== Brief ==
Each entry below must be repeated exactly, with pictures left out.

== Dataset entries ==

"""

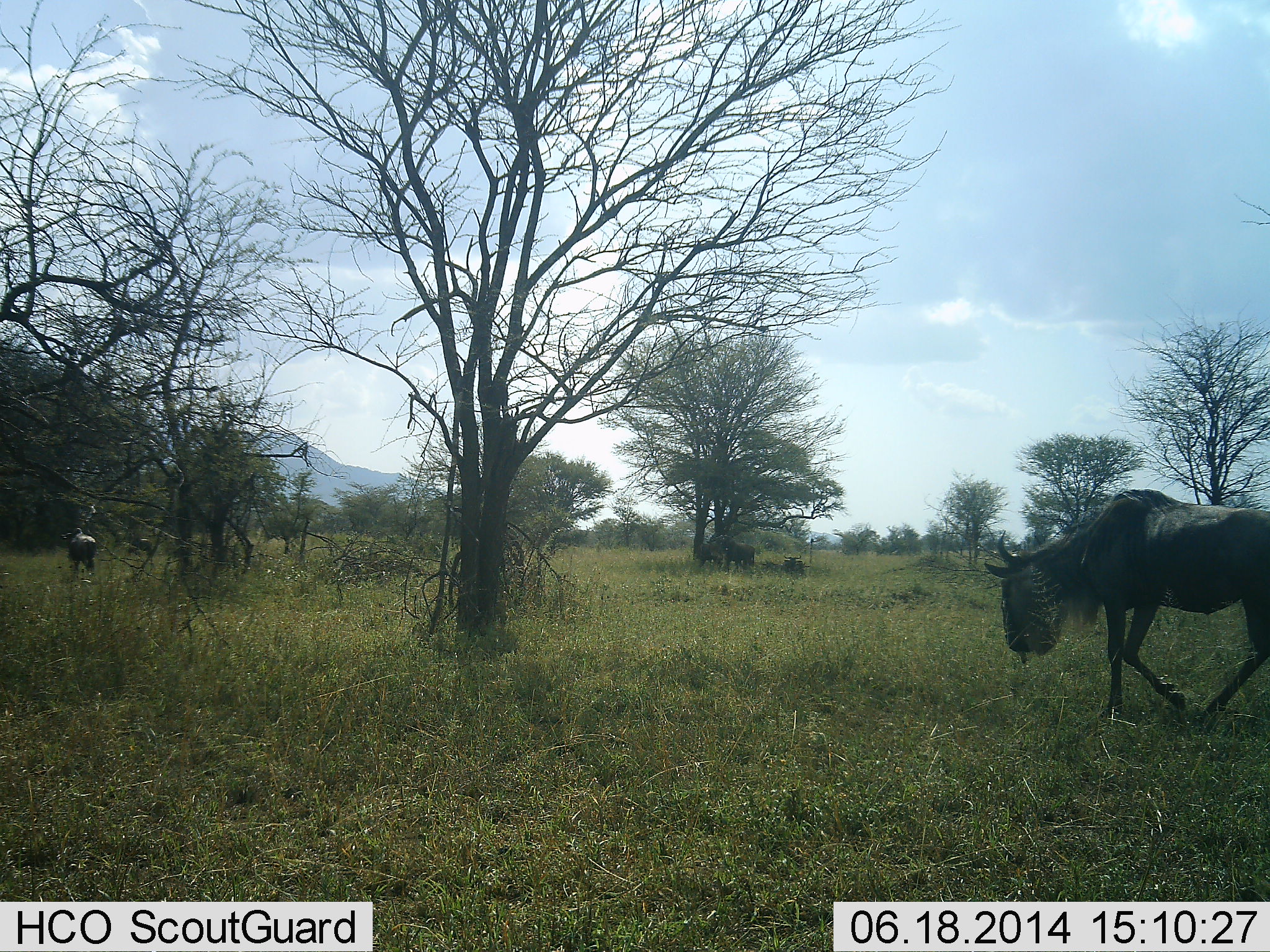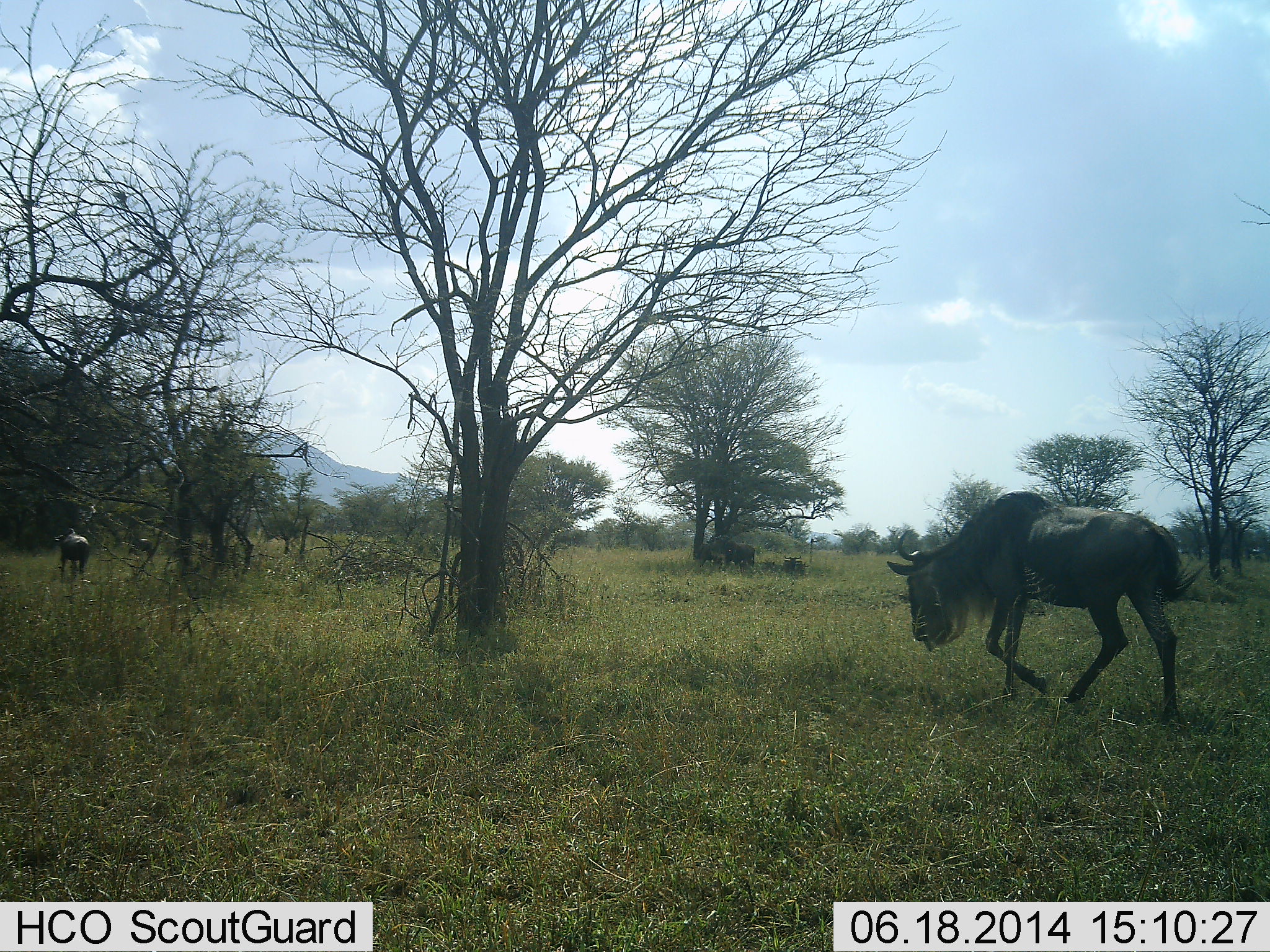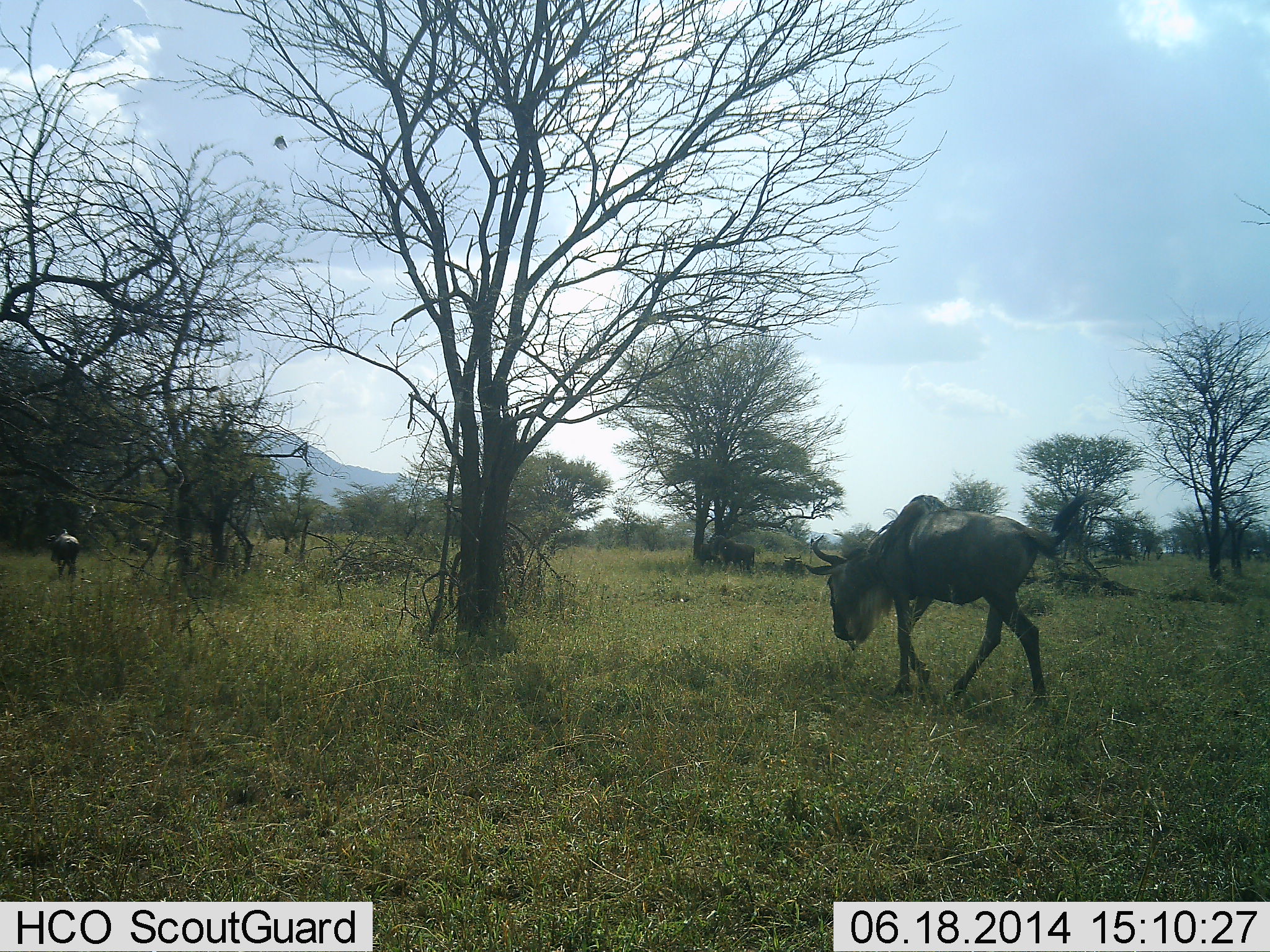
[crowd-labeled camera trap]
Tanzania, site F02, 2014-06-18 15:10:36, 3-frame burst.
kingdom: Animalia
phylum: Chordata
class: Mammalia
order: Artiodactyla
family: Bovidae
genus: Connochaetes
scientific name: Connochaetes taurinus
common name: blue wildebeest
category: wildebeest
Wildebeest (blue wildebeest) (Connochaetes taurinus), count 2. Behavior (volunteer vote fractions): standing 25%, resting 25%, moving 100%, interacting 0%. Young present (vote fraction): 0%. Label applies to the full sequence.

"""

== Exercise answer ==
[crowd-labeled camera trap]
Tanzania, site F02, 2014-06-18 15:10:36, 3-frame burst.
kingdom: Animalia
phylum: Chordata
class: Mammalia
order: Artiodactyla
family: Bovidae
genus: Connochaetes
scientific name: Connochaetes taurinus
common name: blue wildebeest
category: wildebeest
Wildebeest (blue wildebeest) (Connochaetes taurinus), count 2. Behavior (volunteer vote fractions): standing 25%, resting 25%, moving 100%, interacting 0%. Young present (vote fraction): 0%. Label applies to the full sequence.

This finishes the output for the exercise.